Negative Correlation between Intermolecular vs Intramolecular Disorder in Bulk-Heterojunction Organic Solar Cells.

By varying the concentration of a solvent additive, we demonstrate the modulation of intermolecular (donor/acceptor (D/A) interface) and intramolecular (bulk) disorder in blends of the low-band gap polymer poly[2,6-(4,4-bis(2-ethylhexyl)-4 H-cyclopental[2,1- b;3,4- b']-dithiophene)- alt-4,7-(2,1,3-benzothiadiazole)] (PCPDTBT) blended with [6,6]-phenyl-C ₇₁ -butyric acid methyl ester (PC ₇₁ BM). Using the solvent additive concentration of 1,8-diiodooctane (DIO) in the host-processing solvent, the disorder in the bulk and at the interface is studied in terms of Urbach energy, electroluminescence (EL) broadening, and EL quantum efficiency (EL _QE ). The Urbach energy varies from 80 to 39 meV for bulk and 39 to 51 meV for D/A interface. An interesting feature is that changes in the Urbach energy of the D/A interface are opposite to those of the Urbach energy of bulk; i.e., the disorder at the D/A interface increases as the disorder in the bulk decreases with increase in DIO concentration.

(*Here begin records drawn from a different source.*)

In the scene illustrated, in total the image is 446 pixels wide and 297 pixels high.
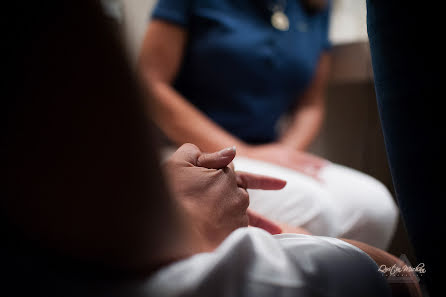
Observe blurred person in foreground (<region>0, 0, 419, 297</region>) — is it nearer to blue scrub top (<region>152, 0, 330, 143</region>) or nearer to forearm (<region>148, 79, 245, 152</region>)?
forearm (<region>148, 79, 245, 152</region>)

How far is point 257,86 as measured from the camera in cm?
54

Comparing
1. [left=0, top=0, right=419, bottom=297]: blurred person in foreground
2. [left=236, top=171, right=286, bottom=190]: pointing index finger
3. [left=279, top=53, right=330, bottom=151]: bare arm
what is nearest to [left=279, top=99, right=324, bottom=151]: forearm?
[left=279, top=53, right=330, bottom=151]: bare arm

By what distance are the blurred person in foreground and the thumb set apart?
0.11ft

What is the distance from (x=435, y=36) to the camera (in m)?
0.18

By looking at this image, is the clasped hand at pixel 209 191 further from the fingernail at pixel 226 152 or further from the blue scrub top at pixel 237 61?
the blue scrub top at pixel 237 61

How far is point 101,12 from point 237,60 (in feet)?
1.30

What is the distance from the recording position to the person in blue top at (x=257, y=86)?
384mm

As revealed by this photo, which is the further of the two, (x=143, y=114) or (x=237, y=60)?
(x=237, y=60)

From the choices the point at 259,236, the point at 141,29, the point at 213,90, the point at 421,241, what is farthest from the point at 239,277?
the point at 141,29

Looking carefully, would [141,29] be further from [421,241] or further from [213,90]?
[421,241]
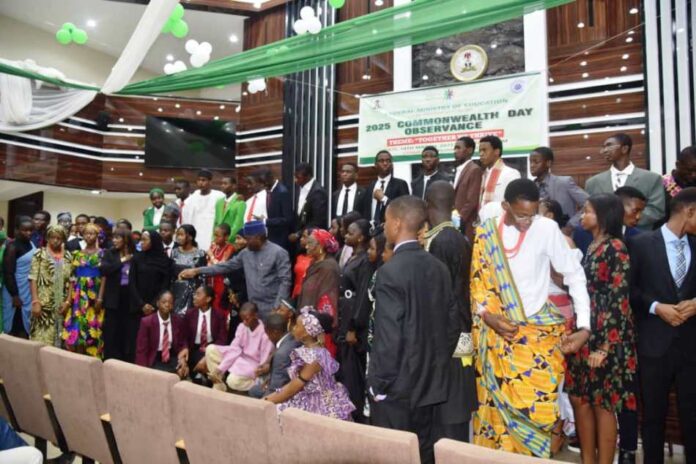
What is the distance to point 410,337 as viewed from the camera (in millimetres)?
2139

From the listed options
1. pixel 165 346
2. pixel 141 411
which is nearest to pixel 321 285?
pixel 165 346

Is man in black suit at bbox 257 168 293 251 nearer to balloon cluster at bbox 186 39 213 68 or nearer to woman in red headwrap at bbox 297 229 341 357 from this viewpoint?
woman in red headwrap at bbox 297 229 341 357

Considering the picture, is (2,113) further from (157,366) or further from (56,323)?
(157,366)

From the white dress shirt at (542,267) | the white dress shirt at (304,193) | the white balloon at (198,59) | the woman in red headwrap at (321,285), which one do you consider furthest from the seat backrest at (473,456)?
the white balloon at (198,59)

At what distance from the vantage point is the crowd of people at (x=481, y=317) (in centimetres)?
226

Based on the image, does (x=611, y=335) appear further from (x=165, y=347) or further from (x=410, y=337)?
(x=165, y=347)

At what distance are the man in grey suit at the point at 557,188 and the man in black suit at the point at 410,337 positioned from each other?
1937mm

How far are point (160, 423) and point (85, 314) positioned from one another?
2.77 m

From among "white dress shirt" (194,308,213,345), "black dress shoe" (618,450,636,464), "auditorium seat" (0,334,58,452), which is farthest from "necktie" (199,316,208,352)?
"black dress shoe" (618,450,636,464)

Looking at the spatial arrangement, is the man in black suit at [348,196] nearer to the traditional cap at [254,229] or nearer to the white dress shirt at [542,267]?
the traditional cap at [254,229]

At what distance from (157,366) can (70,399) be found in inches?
59.1

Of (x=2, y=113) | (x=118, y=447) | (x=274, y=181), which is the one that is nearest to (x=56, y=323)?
(x=274, y=181)

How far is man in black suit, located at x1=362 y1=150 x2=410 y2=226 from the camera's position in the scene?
5.05 m

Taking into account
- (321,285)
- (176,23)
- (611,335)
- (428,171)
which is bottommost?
(611,335)
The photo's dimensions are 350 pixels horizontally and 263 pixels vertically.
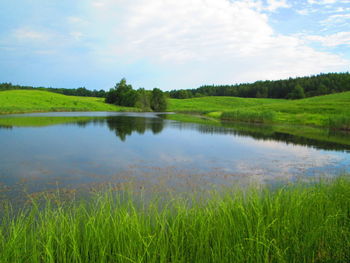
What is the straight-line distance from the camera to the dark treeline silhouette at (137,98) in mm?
71625

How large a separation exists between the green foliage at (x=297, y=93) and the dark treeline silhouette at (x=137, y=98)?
4103cm

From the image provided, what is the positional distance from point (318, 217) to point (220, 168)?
21.2 feet

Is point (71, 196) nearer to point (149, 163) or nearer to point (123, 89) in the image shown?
point (149, 163)

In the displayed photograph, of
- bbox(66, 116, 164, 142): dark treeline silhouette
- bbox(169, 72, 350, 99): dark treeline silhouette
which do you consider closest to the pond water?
Answer: bbox(66, 116, 164, 142): dark treeline silhouette

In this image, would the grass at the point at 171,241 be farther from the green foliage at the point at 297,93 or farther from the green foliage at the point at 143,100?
the green foliage at the point at 297,93

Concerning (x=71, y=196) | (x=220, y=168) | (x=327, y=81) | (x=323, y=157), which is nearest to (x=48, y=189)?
(x=71, y=196)

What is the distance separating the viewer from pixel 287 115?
35.4 metres

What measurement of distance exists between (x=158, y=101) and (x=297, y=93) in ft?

Our study evidently suggested a negative correlation between intermolecular and intramolecular property in a bulk-heterojunction solar cell. Furthermore, scanning photocurrent microscopy measurements show that the effective hole transport length is double in magnitude for cells processed from 3 vol % DIO in comparison to that in cells processed from 0 vol %. This increase in effective hole transport length is explained by an increase in the delocalization of the electronic states involved in charge transport, as confirmed by dark J- V knee voltage,  J _SC and E _U-bulk measurements. Henceforth, we provide a functional relationship between the additive-induced bulk-heterojunction morphology and the optoelectronic properties of PCPDTBT-based solar cells.